### 課題の目的:
長崎県被爆二世の会が初めて開いた「体験を聞く会」の記事を、一字一句変えずに全文書き写す。

### 提示本文:
####

「放射線の影響2世にも」 長崎県被爆二世の会・体験を聞く会を初開催

丸尾さんがオンラインで講話した「体験を聞く会」=長崎市、県勤労福祉会館

 被爆者を親に持つ被爆2世でつくる「長崎県被爆二世の会」は2世としての体験を語る取り組みを始めた。戦後75年以上が過ぎ、2世の高齢化も進んでいることが理由。初回は同会会長で、がんで闘病中の丸尾育朗さん(73)が講話し「放射線の影響は2世にも及ぶと考えざるを得ない状況が続いている」と強調した。
 丸尾さんの母は24歳の時、爆心地から4.5キロで被爆。2年後の1947年に丸尾さんは生まれた。原爆放射線の遺伝的影響などを訴える被爆2世の運動に尽力してきたが、2018年膵臓(すいぞう)がんの手術を受け、今年に入って転移が見つかった。今は抗がん剤投与を受けている。
 初めて開いた「体験を聞く会」は10日、長崎市桜町の県勤労福祉会館であり、約30人が参加。新型コロナウイルス感染防止のため、オンラインで講話した丸尾さんは、母を膵臓がんで亡くし、被爆2世の職場の同僚らもがんで相次いで亡くなったと証言。30代の頃、2世への放射線の影響を耳にしても「自分は大丈夫だとしか思っていなかった」と振り返った。
 被爆者運動の継承のため「核にも戦争にも反対」と訴え続けてきた。「被爆者の思いを引き継ぎ、自身の体験も踏まえ、核兵器が廃絶されるまで訴え続けなければならない」と決意を語った。
 「体験を聞く会」は随時開催する予定。

####

### 提供資料:
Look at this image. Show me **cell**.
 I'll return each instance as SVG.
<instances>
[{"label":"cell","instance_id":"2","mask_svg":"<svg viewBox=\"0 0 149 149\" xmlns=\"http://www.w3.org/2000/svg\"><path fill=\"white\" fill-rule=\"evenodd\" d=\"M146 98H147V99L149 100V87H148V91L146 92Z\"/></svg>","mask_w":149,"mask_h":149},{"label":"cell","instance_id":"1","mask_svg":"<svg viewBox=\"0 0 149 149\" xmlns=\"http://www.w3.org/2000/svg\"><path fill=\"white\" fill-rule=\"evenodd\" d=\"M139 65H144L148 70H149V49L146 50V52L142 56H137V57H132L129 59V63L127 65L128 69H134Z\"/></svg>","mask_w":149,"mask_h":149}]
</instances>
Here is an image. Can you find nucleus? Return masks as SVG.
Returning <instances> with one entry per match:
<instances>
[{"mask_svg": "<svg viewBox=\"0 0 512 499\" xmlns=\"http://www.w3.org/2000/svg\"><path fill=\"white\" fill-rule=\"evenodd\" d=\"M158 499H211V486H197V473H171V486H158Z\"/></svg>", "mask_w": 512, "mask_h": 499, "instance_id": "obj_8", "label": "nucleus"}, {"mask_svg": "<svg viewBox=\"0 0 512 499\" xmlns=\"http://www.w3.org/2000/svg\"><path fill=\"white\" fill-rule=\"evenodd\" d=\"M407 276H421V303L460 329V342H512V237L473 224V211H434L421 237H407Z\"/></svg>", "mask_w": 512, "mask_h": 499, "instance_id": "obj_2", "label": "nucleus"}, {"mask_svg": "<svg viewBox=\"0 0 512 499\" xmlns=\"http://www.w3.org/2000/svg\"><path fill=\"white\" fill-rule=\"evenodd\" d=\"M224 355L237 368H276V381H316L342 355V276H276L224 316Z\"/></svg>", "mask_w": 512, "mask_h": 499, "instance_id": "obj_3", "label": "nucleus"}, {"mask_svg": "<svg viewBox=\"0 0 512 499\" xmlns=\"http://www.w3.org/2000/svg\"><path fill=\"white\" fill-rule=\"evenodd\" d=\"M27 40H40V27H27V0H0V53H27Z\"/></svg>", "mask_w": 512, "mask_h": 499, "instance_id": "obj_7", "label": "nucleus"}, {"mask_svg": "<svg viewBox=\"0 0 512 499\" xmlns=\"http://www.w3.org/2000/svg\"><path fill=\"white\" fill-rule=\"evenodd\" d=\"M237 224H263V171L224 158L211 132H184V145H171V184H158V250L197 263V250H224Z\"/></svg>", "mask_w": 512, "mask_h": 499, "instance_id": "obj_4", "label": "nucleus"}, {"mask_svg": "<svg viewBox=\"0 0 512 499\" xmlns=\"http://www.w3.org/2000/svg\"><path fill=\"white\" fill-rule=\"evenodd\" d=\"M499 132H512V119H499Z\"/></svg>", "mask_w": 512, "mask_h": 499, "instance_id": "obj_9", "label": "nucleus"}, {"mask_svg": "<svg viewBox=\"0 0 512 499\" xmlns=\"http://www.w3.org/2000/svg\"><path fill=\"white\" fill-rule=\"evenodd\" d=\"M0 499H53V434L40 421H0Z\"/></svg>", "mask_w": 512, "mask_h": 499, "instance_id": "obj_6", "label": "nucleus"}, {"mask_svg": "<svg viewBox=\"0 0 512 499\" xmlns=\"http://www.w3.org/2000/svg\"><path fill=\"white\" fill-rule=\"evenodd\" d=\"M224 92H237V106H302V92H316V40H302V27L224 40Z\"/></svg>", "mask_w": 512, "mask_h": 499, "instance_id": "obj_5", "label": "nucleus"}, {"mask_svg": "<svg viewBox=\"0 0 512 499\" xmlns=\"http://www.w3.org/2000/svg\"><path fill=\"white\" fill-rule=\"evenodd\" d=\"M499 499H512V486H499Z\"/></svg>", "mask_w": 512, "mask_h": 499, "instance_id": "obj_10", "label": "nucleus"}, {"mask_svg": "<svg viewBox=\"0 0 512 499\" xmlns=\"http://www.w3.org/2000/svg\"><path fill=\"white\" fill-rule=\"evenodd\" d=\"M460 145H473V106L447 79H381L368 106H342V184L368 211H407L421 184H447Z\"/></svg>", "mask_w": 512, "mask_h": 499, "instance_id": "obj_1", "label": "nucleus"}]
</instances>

####

### 課題の結果:
「放射線の影響2世にも」 長崎県被爆二世の会・体験を聞く会を初開催

丸尾さんがオンラインで講話した「体験を聞く会」=長崎市、県勤労福祉会館

 被爆者を親に持つ被爆2世でつくる「長崎県被爆二世の会」は2世としての体験を語る取り組みを始めた。戦後75年以上が過ぎ、2世の高齢化も進んでいることが理由。初回は同会会長で、がんで闘病中の丸尾育朗さん(73)が講話し「放射線の影響は2世にも及ぶと考えざるを得ない状況が続いている」と強調した。
 丸尾さんの母は24歳の時、爆心地から4.5キロで被爆。2年後の1947年に丸尾さんは生まれた。原爆放射線の遺伝的影響などを訴える被爆2世の運動に尽力してきたが、2018年膵臓(すいぞう)がんの手術を受け、今年に入って転移が見つかった。今は抗がん剤投与を受けている。
 初めて開いた「体験を聞く会」は10日、長崎市桜町の県勤労福祉会館であり、約30人が参加。新型コロナウイルス感染防止のため、オンラインで講話した丸尾さんは、母を膵臓がんで亡くし、被爆2世の職場の同僚らもがんで相次いで亡くなったと証言。30代の頃、2世への放射線の影響を耳にしても「自分は大丈夫だとしか思っていなかった」と振り返った。
 被爆者運動の継承のため「核にも戦争にも反対」と訴え続けてきた。「被爆者の思いを引き継ぎ、自身の体験も踏まえ、核兵器が廃絶されるまで訴え続けなければならない」と決意を語った。
 「体験を聞く会」は随時開催する予定。